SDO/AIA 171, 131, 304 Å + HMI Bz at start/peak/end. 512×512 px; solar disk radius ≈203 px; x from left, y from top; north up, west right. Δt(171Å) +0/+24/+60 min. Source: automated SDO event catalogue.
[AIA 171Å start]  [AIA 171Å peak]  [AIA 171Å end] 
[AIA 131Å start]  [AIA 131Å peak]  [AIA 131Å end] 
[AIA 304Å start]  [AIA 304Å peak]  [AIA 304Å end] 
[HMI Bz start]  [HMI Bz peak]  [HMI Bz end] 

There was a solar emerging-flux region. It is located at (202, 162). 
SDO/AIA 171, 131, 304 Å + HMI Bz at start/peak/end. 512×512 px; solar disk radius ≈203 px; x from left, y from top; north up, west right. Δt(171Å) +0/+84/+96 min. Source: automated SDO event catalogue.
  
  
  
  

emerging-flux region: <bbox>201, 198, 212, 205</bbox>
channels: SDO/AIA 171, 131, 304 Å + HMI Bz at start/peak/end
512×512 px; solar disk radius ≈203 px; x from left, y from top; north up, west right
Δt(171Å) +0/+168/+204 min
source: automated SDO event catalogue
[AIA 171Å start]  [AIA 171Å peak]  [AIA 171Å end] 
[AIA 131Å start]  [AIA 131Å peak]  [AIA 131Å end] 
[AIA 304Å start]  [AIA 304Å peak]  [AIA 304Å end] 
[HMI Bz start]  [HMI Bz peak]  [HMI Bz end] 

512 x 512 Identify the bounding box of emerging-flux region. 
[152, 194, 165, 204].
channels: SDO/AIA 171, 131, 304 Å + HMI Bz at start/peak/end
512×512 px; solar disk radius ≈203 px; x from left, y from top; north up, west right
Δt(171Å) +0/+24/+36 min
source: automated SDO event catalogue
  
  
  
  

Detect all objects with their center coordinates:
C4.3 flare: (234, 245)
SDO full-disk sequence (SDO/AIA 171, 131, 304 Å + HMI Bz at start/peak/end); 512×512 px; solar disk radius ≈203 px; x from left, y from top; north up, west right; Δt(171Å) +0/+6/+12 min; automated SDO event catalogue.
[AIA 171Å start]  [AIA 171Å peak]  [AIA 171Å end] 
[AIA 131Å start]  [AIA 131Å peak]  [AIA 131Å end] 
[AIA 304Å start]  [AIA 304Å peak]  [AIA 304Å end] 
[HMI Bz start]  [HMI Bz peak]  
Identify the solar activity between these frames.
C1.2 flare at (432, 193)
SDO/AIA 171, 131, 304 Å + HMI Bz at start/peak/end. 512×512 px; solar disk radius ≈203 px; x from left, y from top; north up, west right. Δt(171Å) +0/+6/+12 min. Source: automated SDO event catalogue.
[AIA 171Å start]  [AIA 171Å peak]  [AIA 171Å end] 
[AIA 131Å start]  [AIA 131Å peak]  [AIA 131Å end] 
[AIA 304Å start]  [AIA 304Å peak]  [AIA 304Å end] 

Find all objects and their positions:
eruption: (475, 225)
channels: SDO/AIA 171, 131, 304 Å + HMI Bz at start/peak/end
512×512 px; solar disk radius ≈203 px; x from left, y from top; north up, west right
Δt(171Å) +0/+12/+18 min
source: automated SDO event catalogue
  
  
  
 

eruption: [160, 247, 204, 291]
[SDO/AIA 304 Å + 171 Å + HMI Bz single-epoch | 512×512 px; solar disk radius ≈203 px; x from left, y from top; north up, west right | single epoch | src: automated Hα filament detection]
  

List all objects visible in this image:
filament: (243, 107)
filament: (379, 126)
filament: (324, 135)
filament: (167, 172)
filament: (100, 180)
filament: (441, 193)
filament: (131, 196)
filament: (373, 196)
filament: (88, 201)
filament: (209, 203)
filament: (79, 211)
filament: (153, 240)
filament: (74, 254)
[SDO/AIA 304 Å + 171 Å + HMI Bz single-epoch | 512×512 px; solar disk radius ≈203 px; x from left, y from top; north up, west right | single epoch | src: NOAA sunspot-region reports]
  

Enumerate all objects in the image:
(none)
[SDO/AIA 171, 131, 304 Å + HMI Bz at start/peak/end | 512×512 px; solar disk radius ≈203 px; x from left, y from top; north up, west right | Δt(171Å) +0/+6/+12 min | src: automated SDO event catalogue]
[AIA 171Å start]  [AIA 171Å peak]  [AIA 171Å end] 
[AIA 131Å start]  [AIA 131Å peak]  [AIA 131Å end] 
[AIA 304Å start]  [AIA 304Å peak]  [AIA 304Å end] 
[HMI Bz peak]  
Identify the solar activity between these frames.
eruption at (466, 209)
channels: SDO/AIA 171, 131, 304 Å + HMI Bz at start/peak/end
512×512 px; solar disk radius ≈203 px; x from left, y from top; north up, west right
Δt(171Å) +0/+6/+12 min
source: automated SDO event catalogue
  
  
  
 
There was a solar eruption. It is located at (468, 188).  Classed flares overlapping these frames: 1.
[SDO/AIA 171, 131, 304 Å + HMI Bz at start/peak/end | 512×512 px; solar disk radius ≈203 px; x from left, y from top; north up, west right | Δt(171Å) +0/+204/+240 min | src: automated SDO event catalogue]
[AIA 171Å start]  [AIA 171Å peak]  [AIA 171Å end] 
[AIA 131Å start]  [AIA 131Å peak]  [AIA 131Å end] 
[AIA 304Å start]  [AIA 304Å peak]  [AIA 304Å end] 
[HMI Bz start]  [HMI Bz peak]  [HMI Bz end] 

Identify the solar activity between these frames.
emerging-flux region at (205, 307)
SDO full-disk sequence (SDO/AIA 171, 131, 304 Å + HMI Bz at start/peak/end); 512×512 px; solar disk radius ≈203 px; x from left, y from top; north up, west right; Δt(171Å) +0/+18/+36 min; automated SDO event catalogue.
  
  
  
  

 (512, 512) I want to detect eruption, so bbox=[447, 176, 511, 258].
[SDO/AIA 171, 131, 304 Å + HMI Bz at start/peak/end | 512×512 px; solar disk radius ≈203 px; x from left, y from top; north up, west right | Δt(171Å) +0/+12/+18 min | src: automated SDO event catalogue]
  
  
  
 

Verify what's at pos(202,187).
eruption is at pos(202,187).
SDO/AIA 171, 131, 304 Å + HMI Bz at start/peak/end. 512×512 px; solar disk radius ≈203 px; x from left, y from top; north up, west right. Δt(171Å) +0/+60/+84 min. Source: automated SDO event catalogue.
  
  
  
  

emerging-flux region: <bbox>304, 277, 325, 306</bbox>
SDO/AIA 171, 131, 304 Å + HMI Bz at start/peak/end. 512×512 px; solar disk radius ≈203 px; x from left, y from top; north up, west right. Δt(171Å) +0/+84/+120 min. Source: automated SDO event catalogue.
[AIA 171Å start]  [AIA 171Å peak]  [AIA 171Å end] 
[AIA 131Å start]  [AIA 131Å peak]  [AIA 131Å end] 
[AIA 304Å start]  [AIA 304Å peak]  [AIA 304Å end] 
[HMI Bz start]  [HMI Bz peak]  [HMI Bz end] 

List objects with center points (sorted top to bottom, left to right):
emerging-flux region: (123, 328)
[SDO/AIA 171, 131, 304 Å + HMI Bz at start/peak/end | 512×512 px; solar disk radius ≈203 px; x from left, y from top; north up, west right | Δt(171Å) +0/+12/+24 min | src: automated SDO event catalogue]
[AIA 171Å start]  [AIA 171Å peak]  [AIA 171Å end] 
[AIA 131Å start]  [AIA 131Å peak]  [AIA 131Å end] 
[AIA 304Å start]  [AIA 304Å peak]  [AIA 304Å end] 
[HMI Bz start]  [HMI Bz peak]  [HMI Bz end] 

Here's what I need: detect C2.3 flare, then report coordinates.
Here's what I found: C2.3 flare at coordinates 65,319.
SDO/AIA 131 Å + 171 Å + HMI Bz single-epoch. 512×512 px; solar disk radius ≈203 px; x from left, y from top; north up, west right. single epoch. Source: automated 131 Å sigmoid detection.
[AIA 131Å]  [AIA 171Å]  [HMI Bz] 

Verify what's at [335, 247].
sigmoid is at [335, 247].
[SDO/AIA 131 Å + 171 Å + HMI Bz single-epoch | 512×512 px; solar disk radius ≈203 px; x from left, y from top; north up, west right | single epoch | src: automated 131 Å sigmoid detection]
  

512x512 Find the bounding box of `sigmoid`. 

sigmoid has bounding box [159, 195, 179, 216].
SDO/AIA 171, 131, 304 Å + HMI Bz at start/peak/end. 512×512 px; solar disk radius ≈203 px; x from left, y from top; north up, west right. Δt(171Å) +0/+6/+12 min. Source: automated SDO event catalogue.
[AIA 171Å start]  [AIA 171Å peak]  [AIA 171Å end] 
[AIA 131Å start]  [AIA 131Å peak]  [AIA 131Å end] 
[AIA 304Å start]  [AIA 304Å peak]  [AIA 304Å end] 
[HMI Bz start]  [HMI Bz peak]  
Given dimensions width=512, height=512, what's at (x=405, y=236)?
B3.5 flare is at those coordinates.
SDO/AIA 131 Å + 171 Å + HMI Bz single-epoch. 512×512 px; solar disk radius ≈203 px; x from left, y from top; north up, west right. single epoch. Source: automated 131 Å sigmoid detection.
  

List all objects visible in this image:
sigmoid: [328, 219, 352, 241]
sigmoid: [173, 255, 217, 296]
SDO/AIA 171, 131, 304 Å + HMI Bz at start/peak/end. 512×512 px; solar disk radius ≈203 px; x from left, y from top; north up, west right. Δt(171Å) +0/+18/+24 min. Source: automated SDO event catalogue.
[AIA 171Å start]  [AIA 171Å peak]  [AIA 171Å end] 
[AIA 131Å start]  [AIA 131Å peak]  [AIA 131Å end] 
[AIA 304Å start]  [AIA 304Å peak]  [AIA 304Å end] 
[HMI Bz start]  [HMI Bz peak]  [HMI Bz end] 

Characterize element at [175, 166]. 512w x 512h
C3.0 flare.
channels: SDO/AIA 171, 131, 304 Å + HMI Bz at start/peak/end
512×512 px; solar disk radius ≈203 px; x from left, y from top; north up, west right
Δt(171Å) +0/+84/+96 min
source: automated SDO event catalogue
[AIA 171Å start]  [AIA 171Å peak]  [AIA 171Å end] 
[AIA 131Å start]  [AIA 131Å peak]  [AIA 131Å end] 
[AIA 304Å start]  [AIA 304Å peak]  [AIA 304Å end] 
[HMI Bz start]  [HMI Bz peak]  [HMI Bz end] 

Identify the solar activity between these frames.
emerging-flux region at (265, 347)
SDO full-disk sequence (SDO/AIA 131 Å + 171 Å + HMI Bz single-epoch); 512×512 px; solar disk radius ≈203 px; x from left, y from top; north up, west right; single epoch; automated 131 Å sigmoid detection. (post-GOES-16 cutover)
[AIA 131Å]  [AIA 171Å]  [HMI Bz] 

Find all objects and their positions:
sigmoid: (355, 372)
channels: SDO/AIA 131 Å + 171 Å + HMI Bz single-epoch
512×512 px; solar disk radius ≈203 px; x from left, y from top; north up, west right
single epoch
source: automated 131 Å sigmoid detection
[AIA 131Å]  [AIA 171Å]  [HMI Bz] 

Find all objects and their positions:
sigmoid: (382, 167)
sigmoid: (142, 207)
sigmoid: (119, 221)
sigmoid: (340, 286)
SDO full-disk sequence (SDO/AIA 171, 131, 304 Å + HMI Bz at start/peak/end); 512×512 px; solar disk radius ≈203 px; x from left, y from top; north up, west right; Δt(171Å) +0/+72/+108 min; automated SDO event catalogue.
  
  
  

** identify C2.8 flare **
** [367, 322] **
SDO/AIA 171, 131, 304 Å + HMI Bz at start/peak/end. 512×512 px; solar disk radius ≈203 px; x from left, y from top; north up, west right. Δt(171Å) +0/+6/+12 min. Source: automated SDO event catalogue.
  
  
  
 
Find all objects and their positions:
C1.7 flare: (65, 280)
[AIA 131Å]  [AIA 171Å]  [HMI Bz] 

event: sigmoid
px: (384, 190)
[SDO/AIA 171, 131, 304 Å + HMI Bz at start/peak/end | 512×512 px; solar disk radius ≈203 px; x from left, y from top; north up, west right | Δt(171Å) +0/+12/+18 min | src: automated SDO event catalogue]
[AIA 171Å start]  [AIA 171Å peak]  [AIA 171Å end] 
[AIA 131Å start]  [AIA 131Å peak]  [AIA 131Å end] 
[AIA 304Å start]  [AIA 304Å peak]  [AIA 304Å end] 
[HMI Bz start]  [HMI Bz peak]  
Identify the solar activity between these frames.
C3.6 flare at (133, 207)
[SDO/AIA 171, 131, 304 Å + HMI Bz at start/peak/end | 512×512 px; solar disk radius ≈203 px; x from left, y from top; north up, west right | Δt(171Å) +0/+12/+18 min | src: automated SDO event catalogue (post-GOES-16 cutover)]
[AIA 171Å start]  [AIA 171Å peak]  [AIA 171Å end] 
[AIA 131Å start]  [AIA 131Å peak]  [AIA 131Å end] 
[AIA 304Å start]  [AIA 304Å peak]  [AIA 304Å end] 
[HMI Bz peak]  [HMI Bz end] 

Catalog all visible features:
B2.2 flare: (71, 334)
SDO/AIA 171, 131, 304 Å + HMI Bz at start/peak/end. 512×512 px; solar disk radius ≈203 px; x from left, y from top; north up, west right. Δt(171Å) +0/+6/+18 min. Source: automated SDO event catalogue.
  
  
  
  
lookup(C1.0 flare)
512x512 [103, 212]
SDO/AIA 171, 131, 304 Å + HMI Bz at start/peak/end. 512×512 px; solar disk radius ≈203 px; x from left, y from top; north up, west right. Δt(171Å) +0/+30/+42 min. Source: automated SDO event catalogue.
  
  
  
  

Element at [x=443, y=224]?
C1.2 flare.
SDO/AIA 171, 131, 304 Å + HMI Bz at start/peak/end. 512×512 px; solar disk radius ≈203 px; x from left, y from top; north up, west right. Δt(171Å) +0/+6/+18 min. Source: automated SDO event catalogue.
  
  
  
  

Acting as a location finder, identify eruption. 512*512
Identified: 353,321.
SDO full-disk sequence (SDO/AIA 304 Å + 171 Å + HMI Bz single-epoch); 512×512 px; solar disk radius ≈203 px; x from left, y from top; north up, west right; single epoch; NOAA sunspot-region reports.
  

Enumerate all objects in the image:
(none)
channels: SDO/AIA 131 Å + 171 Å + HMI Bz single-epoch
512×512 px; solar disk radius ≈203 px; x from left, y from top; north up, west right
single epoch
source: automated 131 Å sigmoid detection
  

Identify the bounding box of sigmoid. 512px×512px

※ ※ ※

◆ Problem description
Within the listing above, work out how many lines hold "reports", and answer with that number only.

◆ Exercise response
2